Al costado del colegio del Espíritu Santo, donde hoy se
educan soldados para esta patria bullanguera, hay una calle
completamente deshabitada, pues en ninguna de sus aceras se ve
casa ni covachuela. Si ahora la tal calle, a pesar del gas, tiene
de noche algo de fatídica, imagínense ustedes lo
que sería a mediados del siglo pasado, cuando aún
no se había establecido en Lima ni siquiera el alumbrado
vergonzante que en 1778 vino a hacer menos densa la lobreguez de
la ciudad.
Yo recuerdo que antes que se hubiera generalizado en Lima el uso
de los fósforos, necesitábase, para encender una
vela, de eslabón, yesca y de la mecha azufrada conocida
con el nombre de pajuela. Y como no siempre se encontraban a mano
estos utensilios, era general costumbre en las casas de Lima que
al anochecer fuese un criado a encender la primera velita de sebo
en la pulpería de la esquina. Inherente al cargo de
pulpero era la obligación de proporcionar lumbre al
vecindario; así es que desde el toque de oración
hasta las siete de la noche era cada pulpería un jubileo
de gente que decía: «Vengo a encender una
velita». ¡Benditos sean los fósforos que han
venido a ahorrar trajín a los pulperos!
Rara era, sin embargo, la calle donde no lucía en la pared
la imagen de un santo o santa alumbrada por lamparillas de
aceite, a las que algún devoto vecino cuidaba de dar
alimento, y en aquella a que me refiero había uno de esos
nichos con farolillo pendiente de una cuerda sujeta a un gancho
de hierro.
De repente cundió en Lima la novedad de que en la blanca
pared quedaba marco al nicho se veía una mano negra,
peluda y con garras, que llamaba a los transeuntes, y durante
meses y meses no hubo guapo que entrada la noche se aventurase a
pasar por la calle. Aun los que cruzaban por la esquina
hacíanlo volviendo el rostro al lado opuesto; y hembras y
hasta barbudos hubo acometidos de soponcio o erizamiento de pelo,
porque una pícara curiosidad los había forzado a
mirar hacia el nicho. ¡Bien hecho! ¿Quién los
metía a averiguar lo que no les interesaba?
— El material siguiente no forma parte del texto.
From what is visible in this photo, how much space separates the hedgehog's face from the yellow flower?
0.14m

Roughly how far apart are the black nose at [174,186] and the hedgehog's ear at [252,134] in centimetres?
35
Cuchillito que
no corta, ¿qué te importa? Eso está bueno
para un tradicionista, un gacetillero o cualquier otro
pájaro de pluma, inclusive un escribano.
De suponer es si el terror tomaría creces y si ello
sería tema obligado de conversación, en una
sociedad en que no se agitaban los ánimos sino cuando se
trataba de elecciones de abadesa o prelado de convento, o cuando
llegaba el cajón de España con cartas y gacetas de
Madrid. Hoy el mayor suceso envejece a las veinticuatro horas;
mas entonces se mantenía fresquito y chorreando leche
durante un año por lo menos.
Pero a riesgo de despoetizar a la calle de la Manita, propia de
suyo para citas y reconcomios de enamorados y cuchilladas de
zafios, o para que en ella dejen al prójimo más
liviano de ropa que lo que anduvo Adán antes de que se le
indigestase la manzana, diré que maldito si hubo nada de
maravilloso en lo que la superstición de nuestros abuelos
abultó tanto.
La cosa fue de lo más trivial que cabe, y aflígeme
explicarla, porque despoetizando a la calle suprimo argumento
para un drama romántico patibulario.
Roto uno de los cristales del farolillo, el económico
devoto lo reemplazó con una hoja de papel. El remiendo no
debió ser hecho muy en conciencia, porque a poco se
desprendió un trozo; y al oscilar, movida por el viento,
la cuerda de que pendía el farolillo, sucedía que
por intervalos proyectaba en la pared la sombra más o
menos caprichosa del papel.
Un miedoso creyó ver en esta sombra la forma de una mano;
otro que tal la vio peluda, y un tercero la descubrió las
garras. Y tanto se habló de esto, que todo el vecindario
de Lima, nemine discrepante, se persuadió de que el diablo
andaba suelto y haciendo de las suyas por la que desde entonces
se conoce con el nombre de calle de la Manita.